A detector scores every candidate box with a logit \(x\). Score-based losses (cross-entropy, focal) treat boxes independently and must fight the extreme foreground/background imbalance with tuned weights. Ranking-based losses instead optimize the order of scores, which matches how Average Precision is computed and is imbalance-robust by construction. Their shared primitive is a pairwise comparison between every positive \(i\) and every negative \(j\) through a (relaxed) Heaviside step \(H\), \[ p(i, j) = H(x_j - x_i), \qquad \mathrm{rank}^-(i) = \sum_{j \in \mathcal{N}} H(x_j - x_i), \] so the ranking error of a positive grows with \(\mathrm{rank}^-(i)\), the number of negatives scored above it; RS Loss adds a sorting term over the positives.
Evaluating this for all pairs is \(O(PN)\) with \(P=|\mathcal{P}|\) positives and \(N=|\mathcal{N}|\) negatives. For ATSS on COCO, \(N \approx 10^8\), so the \(P \times N\) matrix has about \(10^{16}\) entries and cannot fit on a GPU. This is why ranking losses, despite their accuracy, stayed impractical for large-scale and transformer detectors.
After sorting all logits, long runs of negatives between two positives share almost the same score. Bucketed RS/AP Loss groups them into \(B\) buckets, each represented by a prototype equal to its mean logit, \[ \bar{x}_b = \frac{1}{|b|} \sum_{j \in b} x_j, \qquad B \le 2|\mathcal{P}| + 1, \] and compares only the \(P\) positives against the \(B\) prototypes. Sorting now dominates, dropping the cost to \(O(\max(N \log N,\, P^2))\); each prototype gradient is divided by its bucket size and distributed to the members. With smoothing width \(\delta = 0\) the bucketed loss has exactly the same gradients as the original (their Theorem 4.1), and stays empirically identical for \(\delta > 0\), so accuracy is preserved.

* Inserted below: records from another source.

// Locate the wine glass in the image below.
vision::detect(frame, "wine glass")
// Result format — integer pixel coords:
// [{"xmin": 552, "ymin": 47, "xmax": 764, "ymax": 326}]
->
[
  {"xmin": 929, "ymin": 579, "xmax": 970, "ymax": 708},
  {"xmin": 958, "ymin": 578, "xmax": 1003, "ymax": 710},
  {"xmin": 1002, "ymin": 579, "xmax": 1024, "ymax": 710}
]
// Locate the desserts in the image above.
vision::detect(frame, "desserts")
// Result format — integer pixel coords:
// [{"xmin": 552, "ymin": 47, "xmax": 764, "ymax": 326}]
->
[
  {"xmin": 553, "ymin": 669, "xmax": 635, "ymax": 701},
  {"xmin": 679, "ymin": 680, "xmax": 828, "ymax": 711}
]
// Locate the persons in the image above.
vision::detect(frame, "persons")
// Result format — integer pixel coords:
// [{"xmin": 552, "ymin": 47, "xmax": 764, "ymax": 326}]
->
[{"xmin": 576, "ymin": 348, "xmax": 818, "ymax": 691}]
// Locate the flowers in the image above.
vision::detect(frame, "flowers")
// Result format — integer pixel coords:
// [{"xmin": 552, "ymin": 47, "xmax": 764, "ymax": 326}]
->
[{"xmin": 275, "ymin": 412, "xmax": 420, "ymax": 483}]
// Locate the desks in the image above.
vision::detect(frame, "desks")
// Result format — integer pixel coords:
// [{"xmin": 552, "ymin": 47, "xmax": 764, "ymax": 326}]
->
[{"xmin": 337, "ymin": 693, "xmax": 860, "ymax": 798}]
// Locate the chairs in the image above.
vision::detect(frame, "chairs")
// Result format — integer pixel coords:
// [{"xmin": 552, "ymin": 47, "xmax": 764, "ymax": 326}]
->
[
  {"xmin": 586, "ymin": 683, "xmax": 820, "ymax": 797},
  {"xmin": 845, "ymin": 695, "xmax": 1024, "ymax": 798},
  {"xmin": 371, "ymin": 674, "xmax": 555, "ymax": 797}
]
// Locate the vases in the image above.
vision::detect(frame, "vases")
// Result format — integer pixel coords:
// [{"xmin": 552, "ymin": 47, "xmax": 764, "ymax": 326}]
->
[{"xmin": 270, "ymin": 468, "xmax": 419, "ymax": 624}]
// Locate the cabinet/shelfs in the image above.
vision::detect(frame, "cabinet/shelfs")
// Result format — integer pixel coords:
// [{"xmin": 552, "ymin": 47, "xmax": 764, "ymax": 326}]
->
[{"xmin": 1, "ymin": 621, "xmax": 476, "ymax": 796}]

On COCO the bucketed losses preserve accuracy while training about \(2\times\) faster on average; the loss computation itself is up to \(40\times\) faster in isolation. Accuracy is matched across detector families:
| Detector (ResNet-50) | Baseline AP | Bucketed AP | Train speed-up |
|---|---|---|---|
| Faster R-CNN | 39.4 | 39.5 | ~2x |
| Cascade R-CNN | 41.1 | 41.1 | up to 6x |
| ATSS | 39.8 | 39.8 | ~2x |
| PAA | 40.4 | 40.4 | ~2x |
| Mask R-CNN (mask AP) | 35.6 | 35.7 | ~2x |
It also brings ranking losses to transformer detectors for the first time. Built on Co-DETR, BRS-DETR improves AP while cutting the loss step from \(4.14\)s to \(0.69\)s per iteration (\(\approx 6\times\)):
| BRS-DETR backbone | Co-DETR AP | BRS-DETR AP | Gain |
|---|---|---|---|
| ResNet-50 (12 ep) | 49.3 | 50.1 | +0.8 |
| Swin-T | 51.7 | 52.3 | +0.6 |
| Swin-L | 56.9 | 57.2 | +0.3 |
Ranking losses also expose far fewer hyperparameters than score-based losses (one versus five to nine), which removes most of the per-detector tuning.